Early diagnosis has meant that Jessica’s life is no different to any other child, her sister was less fortunate and still requires full-time care. ‘Jessica bikes to school, she passed her ballet exam with a merit, she can talk, count to 20, write her name – she is a miracle.’
TPP1 was one of the quickest-approved drugs in history, but it took the NHS a further two years to approve it due to the lack of long-term data. Meanwhile the Rich family fought for the drug to be approved in the UK, something they achieved with relentless campaigning, charity work and a ‘pleasantly persistent’ strategy of implementing positive change.
‘We campaigned tirelessly, and it did eventually become approved in December 2019,’ Gail tells us. ‘We don’t take “no” as “no”, we take “no” as “not a yes yet”.
‘We went to the head of the Newcastle Hospitals Trust first, but luckily a clinical doctor at the RVI read our email and contacted us. He thought the story was extraordinary. Since they have a metabolic specialist, they realised they could move forward with it and offer the treatment.’

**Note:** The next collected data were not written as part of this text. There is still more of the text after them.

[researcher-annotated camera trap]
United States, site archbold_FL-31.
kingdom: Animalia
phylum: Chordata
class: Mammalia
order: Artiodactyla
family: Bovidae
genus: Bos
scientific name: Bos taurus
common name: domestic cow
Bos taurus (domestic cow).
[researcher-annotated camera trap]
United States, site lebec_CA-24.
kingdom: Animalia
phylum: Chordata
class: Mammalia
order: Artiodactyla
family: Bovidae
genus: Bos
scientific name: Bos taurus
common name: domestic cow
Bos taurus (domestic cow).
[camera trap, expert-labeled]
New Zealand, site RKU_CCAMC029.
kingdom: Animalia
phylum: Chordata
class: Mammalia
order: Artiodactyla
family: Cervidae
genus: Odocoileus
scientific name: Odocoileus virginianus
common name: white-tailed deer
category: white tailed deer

This massive success for the region makes Newcastle’s RVI the only non-LSD centre (a facility designed to fight Lysosomal Storage Diseases) outside London to offer the life-saving treatment. This would not have been accomplished without the joint efforts of the Rich family and the RVI’s brilliant staff – leading them to be presented the Pride of Batten award for their achievements.
‘We are so proud of them, they deserve it so much. They were up against other wonderful specialists, but the way that they committed to our family and now another family in South Shields; future families and offering further treatment with other diseases thanks to their metabolic nurse – it’s amazing. It’s created a legacy.’
The quality of life improvement this has granted for the Rich family is immeasurable. Shortening their fortnightly commute to London from six hours total to a mere 40 minutes, it’s given them time to have more family days together making the most of the good times, and allowing the girls to spend more time at home with their big brother, Louis.
Looking to the future, the Rich family are turning their attention towards making sure no family ever goes through what they had to ever again – starting a charity, the Nicole and Jessica Foundation, advocating for Battens awareness and fighting to make sure every child has the opportunity to live a better life.
‘We’re always hosting events, getting involved in fundraising, and spreading awareness,’ says Gail. ‘We want people to know that we have been to the depths of despair where we thought we could never possibly smile, to now knowing that it will be okay. We have to do something positive.’